Mary looked up at the ceiling, calculating.
"With the currency exchange back then, I'd say… about twenty million pounds? Give or take."
"Sounds about right," Ajay agreed.
John choked on his own saliva.
"You have ten million pounds?" he asked Mary disbelievingly.
"I have about three million pounds."
John stared at her, until Mary rolled her eyes and said, "Look, he spent six years being violently tortured during which I basically moved to England got a job and married you. I figured he'd earned the lion's share."
"Twenty million is a very fair motivation for murder. But why the wedding ring? You're still wearing yours, Ajay. So why did you try to pry it off of the dead man?"
"Wedding ring?" asked Ajay.
"Ah… that would be. Well that would be my wedding ring," Cecil Barker stammered, "You'd gone into the panic room and the police were on their way when we realized he didn't have one. I didn't pry it off, I pried it on. He had broader fingers than I do."

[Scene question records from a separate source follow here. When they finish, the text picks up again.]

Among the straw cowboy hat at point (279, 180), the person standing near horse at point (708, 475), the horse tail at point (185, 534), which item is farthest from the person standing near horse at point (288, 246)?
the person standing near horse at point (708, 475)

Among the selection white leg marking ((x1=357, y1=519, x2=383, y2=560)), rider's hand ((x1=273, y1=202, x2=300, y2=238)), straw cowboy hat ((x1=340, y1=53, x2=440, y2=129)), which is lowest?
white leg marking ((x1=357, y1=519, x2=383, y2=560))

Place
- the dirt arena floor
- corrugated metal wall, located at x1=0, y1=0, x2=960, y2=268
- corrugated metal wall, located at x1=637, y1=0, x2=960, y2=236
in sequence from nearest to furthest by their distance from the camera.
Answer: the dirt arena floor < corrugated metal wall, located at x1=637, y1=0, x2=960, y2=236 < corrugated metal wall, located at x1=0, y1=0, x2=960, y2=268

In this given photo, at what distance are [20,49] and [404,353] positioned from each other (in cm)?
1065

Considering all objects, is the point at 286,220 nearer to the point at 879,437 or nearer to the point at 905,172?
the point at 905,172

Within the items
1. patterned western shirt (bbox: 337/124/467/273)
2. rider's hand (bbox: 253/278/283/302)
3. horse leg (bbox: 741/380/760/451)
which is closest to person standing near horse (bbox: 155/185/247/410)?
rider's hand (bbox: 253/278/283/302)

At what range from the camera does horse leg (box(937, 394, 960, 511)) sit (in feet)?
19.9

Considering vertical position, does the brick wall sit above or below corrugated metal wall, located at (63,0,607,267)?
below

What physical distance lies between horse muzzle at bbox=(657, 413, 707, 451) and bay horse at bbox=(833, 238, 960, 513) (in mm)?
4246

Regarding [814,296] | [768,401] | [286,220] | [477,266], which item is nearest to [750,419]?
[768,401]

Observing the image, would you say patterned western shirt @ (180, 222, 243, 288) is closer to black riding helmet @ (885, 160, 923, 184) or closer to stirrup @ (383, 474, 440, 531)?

From his position behind Ajay, he put a hand on the other man's shoulder. With the hand Nora wasn't holding, Ajay reached up to clasp it.
"The law would allow me to marry either of them, Mr. Holmes. But not both. And so… while it's informal, it's true."
Mary raised her eyebrows, looked at the trio, and grinned.
"A happy ending!" she exclaimed.
"I don't suppose there's any possibility of my getting it back? Sentimental value, and all?" Barker inquired.